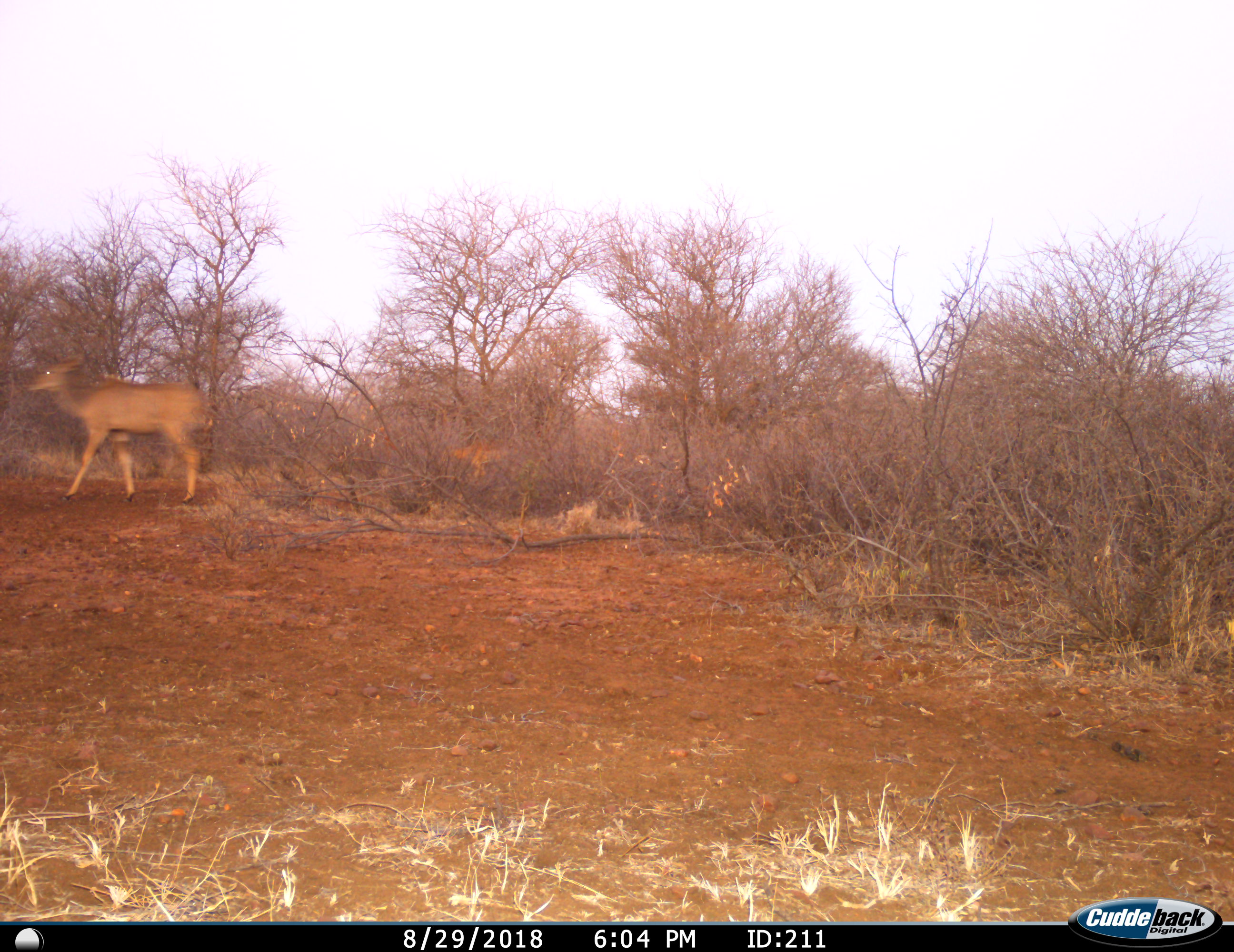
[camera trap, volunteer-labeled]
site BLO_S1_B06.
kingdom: Animalia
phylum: Chordata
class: Mammalia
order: Artiodactyla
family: Bovidae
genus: Tragelaphus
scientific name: Tragelaphus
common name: kudu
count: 1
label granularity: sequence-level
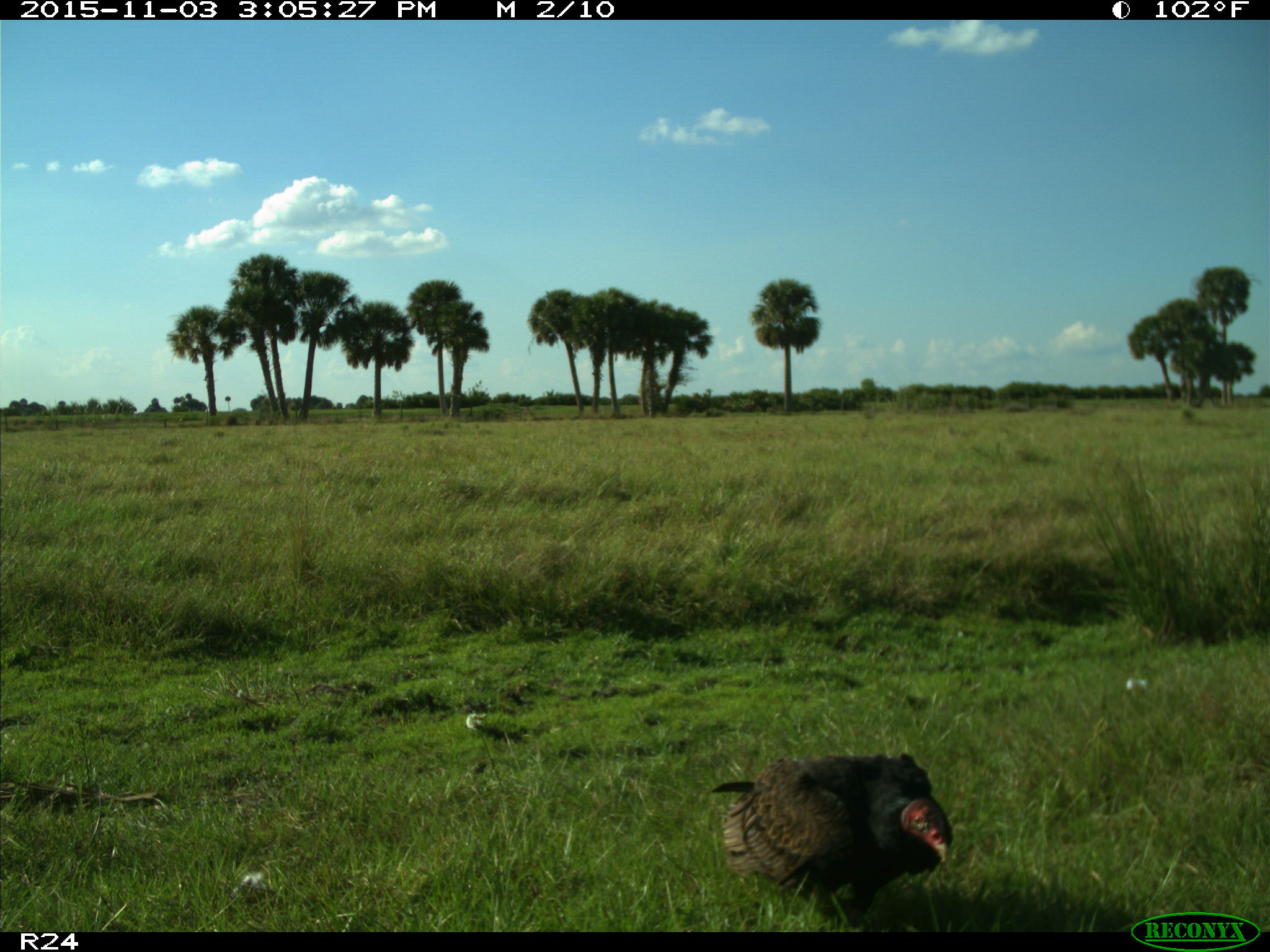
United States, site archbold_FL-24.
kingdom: Animalia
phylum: Chordata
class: Aves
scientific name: Aves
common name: birds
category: unidentified bird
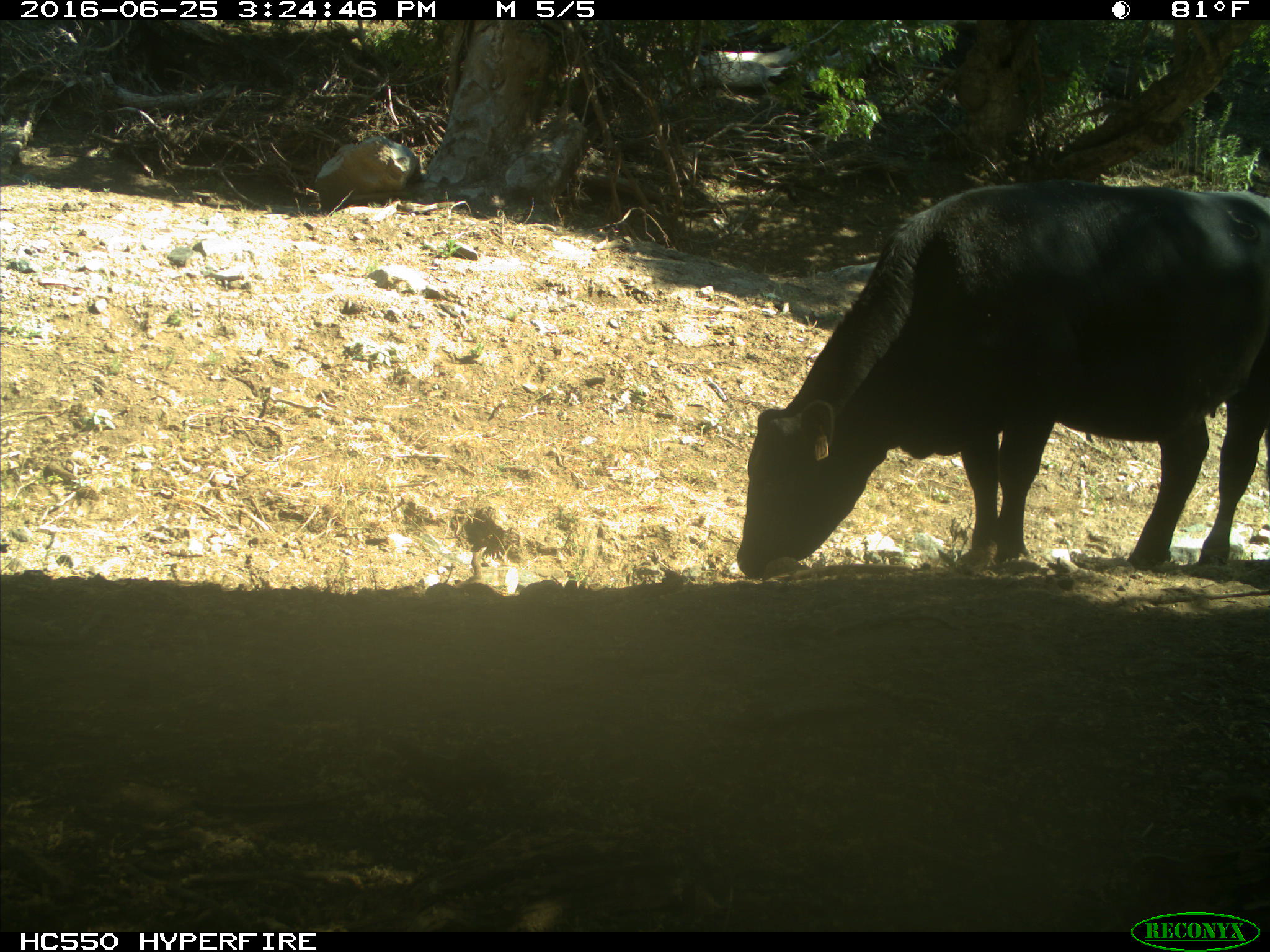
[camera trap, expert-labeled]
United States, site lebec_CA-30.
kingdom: Animalia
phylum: Chordata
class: Mammalia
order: Artiodactyla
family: Bovidae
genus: Bos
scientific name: Bos taurus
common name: domestic cow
Bos taurus (domestic cow).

## What the task requires
Where a picture appears in the material above, skip it, and print the rest exactly.

## Result for this exercise
[camera trap, volunteer-labeled]
site BLO_S1_B06.
kingdom: Animalia
phylum: Chordata
class: Mammalia
order: Artiodactyla
family: Bovidae
genus: Tragelaphus
scientific name: Tragelaphus
common name: kudu
count: 1
label granularity: sequence-level
United States, site archbold_FL-24.
kingdom: Animalia
phylum: Chordata
class: Aves
scientific name: Aves
common name: birds
category: unidentified bird
[camera trap, expert-labeled]
United States, site lebec_CA-30.
kingdom: Animalia
phylum: Chordata
class: Mammalia
order: Artiodactyla
family: Bovidae
genus: Bos
scientific name: Bos taurus
common name: domestic cow
Bos taurus (domestic cow).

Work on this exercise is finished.